CAPÍTULO 1

En la gran llanura de álcali

En la parte central del gran continente norteamericano existe un desierto árido y repulsivo, que sirvió durante muchísimos años de barrera opuesta al avance de la civilización. Desde Sierra Nevada hasta Nebraska, y desde el río Yellowstone, en el Norte, hasta el Colorado, en el Sur, se extiende una región en que todo es desolación y silencio. Pero la Naturaleza no se presenta del mismo humor en toda esa inexorable zona. Esta abarca altas montañas, coronadas de nieve, y valles tenebrosos y lúgubres. Hay ríos de rápida corriente que se precipitan por dentados cañones; y llanuras enormes, que se blanquean de nieve en invierno, y que se agrisan en verano con el polvo salino del álcali. Pero todo ello tiene como características comunes la aridez, lo inhóspito, lo mezquino.

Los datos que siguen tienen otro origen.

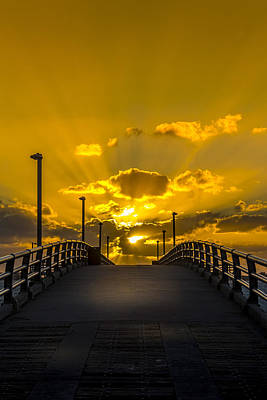 Pier Into The Rays Art Print by Marvin Spates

No hay nadie que habite esta región de la desesperanza. De cuando en cuando cruza por ella alguna partida de pawnees o pies negros en busca de nuevos cazadores; pero hasta los más sufridos de entre los valientes se alegran de perder de vista aquellas espantosas llanuras y de volver a pisar la región de las praderas. El coyote acecha entre los matorrales; pasa el buitre aleteando pesadamente por los aires; y el desgarbado oso gris camina pesadamente por los oscuros barrancos buscando como puede el sustento entre las rocas. No tiene otros habitantes aquel desierto.

No existe en el mundo entero más triste panorama que el que se distingue desde la vertiente norteña de Sierra Blanca. Los grandes llanos se extienden hasta perderse de vista, como manchones de polvo alcalino cortados por matas de raquíticos chaparrales. Una larga cadena de picos de montañas se alza en el último límite del horizonte, con sus cimas abruptas cubiertas de nieve. No hay señal de vida en aquella gran extensión de tierra, ni nada que con la vida tenga relación. No cruza un pájaro por el firmamento, de un azul de acero, ni se observa movimiento de ninguna clase en el suelo, gris y monótono; y por encima de todo, el silencio más absoluto.

He dicho que no hay nada que tenga relación con la vida en la extensa llanura. Pero eso está lejos de ser verdad. Mirando desde Sierra Blanca, se descubre un sendero que va serpenteando por el desierto hasta perderse de vista en la lejanía. Está señalado con surcos de ruedas y trillado por los pies de muchos aventureros. Vense aquí y allá, desperdigadas, unas cosas blancas que brillan al sol y que resaltan sobre el color apagado de los yacimientos de álcali. ¡Acercaos a examinar aquello! Son osamentas: las unas, grandes y toscas; las otras, más pequeñas y más delicadas. Aquellas son de bueyes, y estas, de hombres. Se puede seguir en una distancia de mil quinientas millas ese espantoso camino de caravanas guiándose por los restos desperdigados de los que cayeron a la vera del camino.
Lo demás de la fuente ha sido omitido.